Saturday, April 10th, 2021

At finger-pointing time, politics in Canada slips away into a morass of regrets. Wending your way through the reports on the pandemic, you have little to console yourself. We think of our politicians as the bickering class. There has got to be a light somewhere down damn dark tunnel.

What about the promise of science? Is covid-19 that much worse than the Spanish Flu of a century ago? Is it not just facile to lay the blame for this pandemic at the doors of the unprepared politicians?

Is it really a race between new strains of covid and vaccinating the population? When does herd immunity kick in?

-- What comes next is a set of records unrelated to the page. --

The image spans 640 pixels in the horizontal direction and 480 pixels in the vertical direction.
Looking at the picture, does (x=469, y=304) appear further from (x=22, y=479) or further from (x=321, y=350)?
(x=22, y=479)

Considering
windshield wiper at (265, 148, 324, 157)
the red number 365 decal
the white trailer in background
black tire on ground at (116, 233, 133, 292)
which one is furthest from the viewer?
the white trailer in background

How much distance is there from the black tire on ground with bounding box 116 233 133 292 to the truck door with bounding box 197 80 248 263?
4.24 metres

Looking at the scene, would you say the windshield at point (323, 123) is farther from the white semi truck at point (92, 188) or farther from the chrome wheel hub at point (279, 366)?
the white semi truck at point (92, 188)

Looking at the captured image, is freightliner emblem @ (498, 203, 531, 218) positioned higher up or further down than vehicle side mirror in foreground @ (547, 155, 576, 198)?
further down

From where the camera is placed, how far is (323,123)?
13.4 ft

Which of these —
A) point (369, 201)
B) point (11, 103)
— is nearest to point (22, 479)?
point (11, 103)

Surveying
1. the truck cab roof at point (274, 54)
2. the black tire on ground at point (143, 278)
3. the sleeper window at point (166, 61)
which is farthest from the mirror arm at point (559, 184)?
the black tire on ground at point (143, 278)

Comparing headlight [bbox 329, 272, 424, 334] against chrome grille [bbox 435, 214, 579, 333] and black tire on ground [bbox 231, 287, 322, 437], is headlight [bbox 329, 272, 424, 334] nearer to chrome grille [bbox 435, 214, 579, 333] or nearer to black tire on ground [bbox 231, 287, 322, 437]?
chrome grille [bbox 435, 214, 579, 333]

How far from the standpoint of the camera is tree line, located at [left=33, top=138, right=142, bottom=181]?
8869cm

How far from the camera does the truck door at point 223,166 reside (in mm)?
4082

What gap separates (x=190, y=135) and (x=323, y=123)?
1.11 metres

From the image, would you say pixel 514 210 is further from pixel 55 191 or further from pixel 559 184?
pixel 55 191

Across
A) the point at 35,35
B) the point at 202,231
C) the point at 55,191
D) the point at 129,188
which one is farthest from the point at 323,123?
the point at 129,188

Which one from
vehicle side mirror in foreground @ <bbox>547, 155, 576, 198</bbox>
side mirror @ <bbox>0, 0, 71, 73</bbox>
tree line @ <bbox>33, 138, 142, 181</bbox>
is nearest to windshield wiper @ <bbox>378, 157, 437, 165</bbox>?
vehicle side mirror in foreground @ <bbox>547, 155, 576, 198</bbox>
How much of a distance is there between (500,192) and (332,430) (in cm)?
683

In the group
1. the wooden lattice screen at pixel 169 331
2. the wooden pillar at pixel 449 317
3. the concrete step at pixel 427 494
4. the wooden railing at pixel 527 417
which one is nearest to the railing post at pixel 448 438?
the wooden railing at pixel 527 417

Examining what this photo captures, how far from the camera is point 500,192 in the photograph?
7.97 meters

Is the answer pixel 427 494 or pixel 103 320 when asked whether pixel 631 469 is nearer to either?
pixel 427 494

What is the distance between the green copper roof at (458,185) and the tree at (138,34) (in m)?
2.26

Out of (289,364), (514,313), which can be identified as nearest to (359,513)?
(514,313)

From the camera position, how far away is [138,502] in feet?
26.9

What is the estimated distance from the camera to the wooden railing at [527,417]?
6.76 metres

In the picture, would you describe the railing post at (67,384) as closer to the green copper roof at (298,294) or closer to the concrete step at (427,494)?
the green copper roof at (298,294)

I would rather be at a casino, showing off my expertise at the game of Blackjack. Yah, that is what I miss the most. I could kid you that I would rather be down in Toronto in that concrete convertible where the Blue Jays play. Quite honestly, I would not waste my time with that between-seasons bilge by sports writers who think they are talking about something important. Baseball is a game for a sunny summer afternoon and gentle breeze, with the roar of the crowd drowning out the vendors with their wares.

And by the way, save some crocodile tears for Ontario’s no longer omnipotent Beer Stores. Did you know that the Ford conservatives have slipped them a mickey while everybody thought they were fighting the pandemic? We now have beer and other booze on off-sale from our bars and restaurants. That is in addition to the beer and wines in the grocery stores. Mind you, you still have to go to the liquor control board stores to get any decent French wines at half-way reasonable prices. If I am going to pickle my liver in alcohol, it will be with something fit to drink.

They tell us now that the Beer Store lost $50 million last year. At what? The Beer Store are the poorest merchandisers in the province. They are dedicated to beer and have no clue of how to find an attractive way to sell it. I like to think of my local beer shoppes as recycle places that will conveniently sell you some beer when you take the time to drop off your empties.